__Action item A__: List the ingredients that the stew recipe says to mix into the remaining half cup of chicken broth.
__Action item B__: Reproduce the stew recipe's text between "In a nonstick" and "pieces of chicken.", inclusive.

--- Excerpted text Enclosed Below ---

In a nonstick skillet over medium high heat, sear the chicken breasts and thighs in the olive oil.  Don’t cook it all the way through, just get a nice browning on each side of the pieces of chicken.

Put the chicken in the bottom of the crock pot.  Top with the chopped onion and potatoes.  Add the diced tomatoes, then pour 1 and 1/2 cups of the chicken broth over the top.  In the remaining half cup of chicken broth, mix the tomato paste, curry, and ginger.  Pour the broth mixture over the top of the chicken in the crock pot.  Spoon the peanut butter in dollops over the top, then sprinkle with the red pepper.

Cover and cook on high in the crock pot for 4 hours.  Add the baby carrots, stirring the stew with a spoon to ensure that everything is mixed and the chicken starts to break up.  Cook on high for another hour or so.

How It Turned Out:

Holy kamoley — it’s good!  Just spicy enough, the flavors distinct yet complementing each other perfectly. Makes exactly 8 servings, and pairs well with warm naan or flat bread.

African Chicken Stew


It’s been a month since I fell and broke my ankle, a month since I planned a dinner party, a month since I cooked anything more exciting than a lean cuisine.  It’s been a very long month.

So I invited my best friend and her family over for Sunday Supper and set out to find something wonderful that I could prepare sitting down or balanced on my knee walker, something that didn’t involve the scary hot stovetop. A little perusal of Pinterest resulted in inspiration from Table for Two‘s crock pot broccoli and beef recipe.  I adjusted it to serve eight, reducing the soy sauce (too much sodium) and adding more vegetables.

--- End of Enclosed Excerpted text ---
--- Information shown Enclosed Below ---

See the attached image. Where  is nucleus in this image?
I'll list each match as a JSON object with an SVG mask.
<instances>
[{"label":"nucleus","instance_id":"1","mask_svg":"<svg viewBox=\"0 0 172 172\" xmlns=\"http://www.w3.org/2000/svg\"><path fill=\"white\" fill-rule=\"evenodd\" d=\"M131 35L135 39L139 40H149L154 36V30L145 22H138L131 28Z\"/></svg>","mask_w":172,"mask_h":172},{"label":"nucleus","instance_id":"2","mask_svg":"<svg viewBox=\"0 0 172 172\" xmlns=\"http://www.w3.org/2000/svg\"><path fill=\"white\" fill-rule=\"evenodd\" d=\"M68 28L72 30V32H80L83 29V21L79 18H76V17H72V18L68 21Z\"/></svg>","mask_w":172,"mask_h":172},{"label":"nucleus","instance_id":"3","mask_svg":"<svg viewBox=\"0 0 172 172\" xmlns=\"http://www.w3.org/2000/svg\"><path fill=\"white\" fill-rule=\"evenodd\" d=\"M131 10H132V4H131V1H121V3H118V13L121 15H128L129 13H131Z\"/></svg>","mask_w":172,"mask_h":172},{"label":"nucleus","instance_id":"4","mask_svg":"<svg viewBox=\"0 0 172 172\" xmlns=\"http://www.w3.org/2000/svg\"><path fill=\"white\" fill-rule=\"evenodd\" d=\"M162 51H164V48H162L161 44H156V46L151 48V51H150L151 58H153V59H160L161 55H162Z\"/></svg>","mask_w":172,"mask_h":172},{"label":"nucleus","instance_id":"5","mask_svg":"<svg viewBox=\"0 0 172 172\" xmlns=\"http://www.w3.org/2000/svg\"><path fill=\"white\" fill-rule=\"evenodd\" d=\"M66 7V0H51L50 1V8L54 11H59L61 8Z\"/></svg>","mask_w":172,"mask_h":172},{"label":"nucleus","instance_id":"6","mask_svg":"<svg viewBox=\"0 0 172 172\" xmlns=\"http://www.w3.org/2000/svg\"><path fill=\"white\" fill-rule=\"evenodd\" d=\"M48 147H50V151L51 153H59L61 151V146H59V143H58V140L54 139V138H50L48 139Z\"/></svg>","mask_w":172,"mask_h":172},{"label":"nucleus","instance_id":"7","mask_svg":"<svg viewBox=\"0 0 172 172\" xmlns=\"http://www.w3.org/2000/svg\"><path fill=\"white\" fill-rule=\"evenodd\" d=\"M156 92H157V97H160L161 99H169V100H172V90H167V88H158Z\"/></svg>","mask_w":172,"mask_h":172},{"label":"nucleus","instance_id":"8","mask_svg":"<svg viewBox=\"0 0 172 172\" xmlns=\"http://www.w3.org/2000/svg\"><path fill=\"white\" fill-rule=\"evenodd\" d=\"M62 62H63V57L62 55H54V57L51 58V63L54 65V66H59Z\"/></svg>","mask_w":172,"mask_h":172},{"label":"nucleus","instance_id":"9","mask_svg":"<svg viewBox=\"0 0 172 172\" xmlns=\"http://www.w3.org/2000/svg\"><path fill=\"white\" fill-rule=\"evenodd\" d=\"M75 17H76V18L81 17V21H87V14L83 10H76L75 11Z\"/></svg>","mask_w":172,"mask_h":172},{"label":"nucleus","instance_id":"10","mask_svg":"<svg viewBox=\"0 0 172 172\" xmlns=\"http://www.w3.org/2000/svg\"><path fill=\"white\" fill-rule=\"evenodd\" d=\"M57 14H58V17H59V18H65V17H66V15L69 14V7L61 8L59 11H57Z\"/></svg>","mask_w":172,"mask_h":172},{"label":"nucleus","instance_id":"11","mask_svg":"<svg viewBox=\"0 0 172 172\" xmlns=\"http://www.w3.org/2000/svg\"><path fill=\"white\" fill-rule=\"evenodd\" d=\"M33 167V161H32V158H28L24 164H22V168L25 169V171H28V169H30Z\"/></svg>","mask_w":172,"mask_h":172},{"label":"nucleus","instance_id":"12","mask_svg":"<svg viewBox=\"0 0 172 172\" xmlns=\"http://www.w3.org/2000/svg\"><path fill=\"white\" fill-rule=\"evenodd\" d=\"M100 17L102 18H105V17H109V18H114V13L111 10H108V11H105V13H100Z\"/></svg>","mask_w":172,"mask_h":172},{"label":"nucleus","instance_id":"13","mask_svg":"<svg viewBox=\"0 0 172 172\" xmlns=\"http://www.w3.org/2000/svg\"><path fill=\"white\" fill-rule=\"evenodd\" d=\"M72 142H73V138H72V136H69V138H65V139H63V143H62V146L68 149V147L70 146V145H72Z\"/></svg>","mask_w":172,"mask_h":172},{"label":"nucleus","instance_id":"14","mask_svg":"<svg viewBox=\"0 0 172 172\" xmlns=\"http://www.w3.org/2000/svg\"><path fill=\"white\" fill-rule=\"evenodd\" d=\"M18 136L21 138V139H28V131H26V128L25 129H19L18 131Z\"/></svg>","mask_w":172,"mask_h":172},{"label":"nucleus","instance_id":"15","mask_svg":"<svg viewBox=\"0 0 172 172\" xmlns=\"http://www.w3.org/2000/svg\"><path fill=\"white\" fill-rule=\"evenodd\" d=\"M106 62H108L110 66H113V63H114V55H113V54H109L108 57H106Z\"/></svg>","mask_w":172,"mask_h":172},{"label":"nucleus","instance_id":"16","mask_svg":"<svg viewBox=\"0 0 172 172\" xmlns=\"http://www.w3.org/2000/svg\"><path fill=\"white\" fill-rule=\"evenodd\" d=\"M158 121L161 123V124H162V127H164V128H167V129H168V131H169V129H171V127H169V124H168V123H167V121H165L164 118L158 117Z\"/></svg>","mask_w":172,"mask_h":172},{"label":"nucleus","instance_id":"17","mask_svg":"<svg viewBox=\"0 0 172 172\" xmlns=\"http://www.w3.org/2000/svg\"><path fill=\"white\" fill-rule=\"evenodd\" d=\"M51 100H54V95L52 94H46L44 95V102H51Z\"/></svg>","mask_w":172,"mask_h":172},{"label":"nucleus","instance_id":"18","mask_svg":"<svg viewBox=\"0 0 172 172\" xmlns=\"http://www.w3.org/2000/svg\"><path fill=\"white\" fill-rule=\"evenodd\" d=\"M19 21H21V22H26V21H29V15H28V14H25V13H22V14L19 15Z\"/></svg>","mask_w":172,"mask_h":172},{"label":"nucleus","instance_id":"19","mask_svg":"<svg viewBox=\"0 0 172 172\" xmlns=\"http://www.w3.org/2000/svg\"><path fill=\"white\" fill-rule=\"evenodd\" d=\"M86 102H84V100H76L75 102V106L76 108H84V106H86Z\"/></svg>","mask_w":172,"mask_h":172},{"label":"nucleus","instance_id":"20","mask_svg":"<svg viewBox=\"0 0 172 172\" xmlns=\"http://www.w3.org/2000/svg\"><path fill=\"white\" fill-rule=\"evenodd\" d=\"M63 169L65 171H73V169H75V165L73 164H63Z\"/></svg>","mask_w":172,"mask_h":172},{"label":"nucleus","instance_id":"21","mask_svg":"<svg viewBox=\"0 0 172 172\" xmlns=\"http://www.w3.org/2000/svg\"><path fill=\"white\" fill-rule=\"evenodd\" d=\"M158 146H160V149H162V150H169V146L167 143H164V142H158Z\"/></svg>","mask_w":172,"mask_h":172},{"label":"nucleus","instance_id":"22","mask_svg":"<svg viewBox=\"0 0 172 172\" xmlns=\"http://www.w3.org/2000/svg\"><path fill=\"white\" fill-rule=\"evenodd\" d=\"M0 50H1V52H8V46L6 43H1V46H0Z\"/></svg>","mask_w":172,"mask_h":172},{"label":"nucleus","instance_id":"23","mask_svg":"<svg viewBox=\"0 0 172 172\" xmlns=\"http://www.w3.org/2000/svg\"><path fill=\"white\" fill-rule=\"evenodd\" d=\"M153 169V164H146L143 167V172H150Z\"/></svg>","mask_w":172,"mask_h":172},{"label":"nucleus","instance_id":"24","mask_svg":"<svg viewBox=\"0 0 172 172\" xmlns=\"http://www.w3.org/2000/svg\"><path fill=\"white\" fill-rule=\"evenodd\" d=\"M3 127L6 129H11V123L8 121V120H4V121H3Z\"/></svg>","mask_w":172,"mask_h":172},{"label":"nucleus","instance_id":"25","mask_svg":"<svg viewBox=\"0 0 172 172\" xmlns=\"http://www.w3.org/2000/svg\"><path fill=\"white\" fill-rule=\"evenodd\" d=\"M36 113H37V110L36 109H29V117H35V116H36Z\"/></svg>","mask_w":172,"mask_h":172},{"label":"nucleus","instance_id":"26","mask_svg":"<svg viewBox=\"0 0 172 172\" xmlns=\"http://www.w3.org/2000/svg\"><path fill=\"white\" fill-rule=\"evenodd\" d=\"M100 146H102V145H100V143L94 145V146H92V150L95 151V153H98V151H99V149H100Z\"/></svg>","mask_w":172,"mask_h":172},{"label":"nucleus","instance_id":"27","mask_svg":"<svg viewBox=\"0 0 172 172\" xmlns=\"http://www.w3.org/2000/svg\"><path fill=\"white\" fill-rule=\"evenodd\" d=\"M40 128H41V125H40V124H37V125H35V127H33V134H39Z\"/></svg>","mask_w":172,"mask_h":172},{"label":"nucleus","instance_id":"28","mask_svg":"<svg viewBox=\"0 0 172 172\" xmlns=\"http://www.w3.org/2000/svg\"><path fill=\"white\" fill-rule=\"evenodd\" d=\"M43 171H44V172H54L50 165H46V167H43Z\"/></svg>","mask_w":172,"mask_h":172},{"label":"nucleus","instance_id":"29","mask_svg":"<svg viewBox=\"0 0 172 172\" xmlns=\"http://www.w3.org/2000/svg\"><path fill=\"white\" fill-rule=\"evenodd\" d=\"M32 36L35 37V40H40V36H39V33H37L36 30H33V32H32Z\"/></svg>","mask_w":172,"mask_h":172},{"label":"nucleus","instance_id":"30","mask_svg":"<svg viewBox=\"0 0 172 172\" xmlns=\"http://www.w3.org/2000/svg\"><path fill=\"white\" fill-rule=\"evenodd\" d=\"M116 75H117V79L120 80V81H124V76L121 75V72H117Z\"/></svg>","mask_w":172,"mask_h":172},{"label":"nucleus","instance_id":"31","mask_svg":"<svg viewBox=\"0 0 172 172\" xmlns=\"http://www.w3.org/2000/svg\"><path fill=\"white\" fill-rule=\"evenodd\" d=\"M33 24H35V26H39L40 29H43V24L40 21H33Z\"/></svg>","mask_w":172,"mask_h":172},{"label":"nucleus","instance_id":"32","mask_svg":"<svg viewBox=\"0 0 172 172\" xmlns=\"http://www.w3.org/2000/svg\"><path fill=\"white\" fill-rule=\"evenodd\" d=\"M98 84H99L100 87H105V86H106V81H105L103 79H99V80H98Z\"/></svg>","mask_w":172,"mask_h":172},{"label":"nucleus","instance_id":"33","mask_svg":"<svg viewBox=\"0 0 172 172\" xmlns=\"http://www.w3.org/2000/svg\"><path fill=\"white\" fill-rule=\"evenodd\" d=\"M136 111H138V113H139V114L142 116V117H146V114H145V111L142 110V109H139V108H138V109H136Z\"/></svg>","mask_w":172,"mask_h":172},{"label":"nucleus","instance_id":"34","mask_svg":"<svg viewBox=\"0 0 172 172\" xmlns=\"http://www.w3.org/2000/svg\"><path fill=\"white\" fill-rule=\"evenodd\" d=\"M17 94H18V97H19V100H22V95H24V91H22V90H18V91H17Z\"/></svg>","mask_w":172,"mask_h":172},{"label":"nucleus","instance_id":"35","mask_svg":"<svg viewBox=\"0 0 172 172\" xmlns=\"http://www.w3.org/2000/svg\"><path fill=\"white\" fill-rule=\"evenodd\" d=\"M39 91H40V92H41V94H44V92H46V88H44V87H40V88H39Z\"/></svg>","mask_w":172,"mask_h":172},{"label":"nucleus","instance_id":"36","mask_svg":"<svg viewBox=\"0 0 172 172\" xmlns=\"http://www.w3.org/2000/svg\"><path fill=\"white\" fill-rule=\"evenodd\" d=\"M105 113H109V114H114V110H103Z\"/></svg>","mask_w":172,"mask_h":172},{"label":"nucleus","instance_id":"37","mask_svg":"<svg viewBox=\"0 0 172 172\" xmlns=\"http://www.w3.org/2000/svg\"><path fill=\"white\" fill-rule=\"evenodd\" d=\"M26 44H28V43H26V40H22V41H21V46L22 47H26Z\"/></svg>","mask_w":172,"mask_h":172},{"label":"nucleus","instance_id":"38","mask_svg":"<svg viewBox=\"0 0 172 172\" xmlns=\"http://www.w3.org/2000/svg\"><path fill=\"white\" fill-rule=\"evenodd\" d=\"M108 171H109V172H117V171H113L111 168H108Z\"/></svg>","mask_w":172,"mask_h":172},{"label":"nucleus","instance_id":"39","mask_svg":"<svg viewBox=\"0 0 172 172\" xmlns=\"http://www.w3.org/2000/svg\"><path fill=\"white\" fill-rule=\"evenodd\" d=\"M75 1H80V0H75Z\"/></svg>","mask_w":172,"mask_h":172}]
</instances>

--- End of Enclosed Information shown ---

__Response area A__: tomato paste, curry, ginger

__Response area B__:
In a nonstick skillet over medium high heat, sear the chicken breasts and thighs in the olive oil.  Don’t cook it all the way through, just get a nice browning on each side of the pieces of chicken.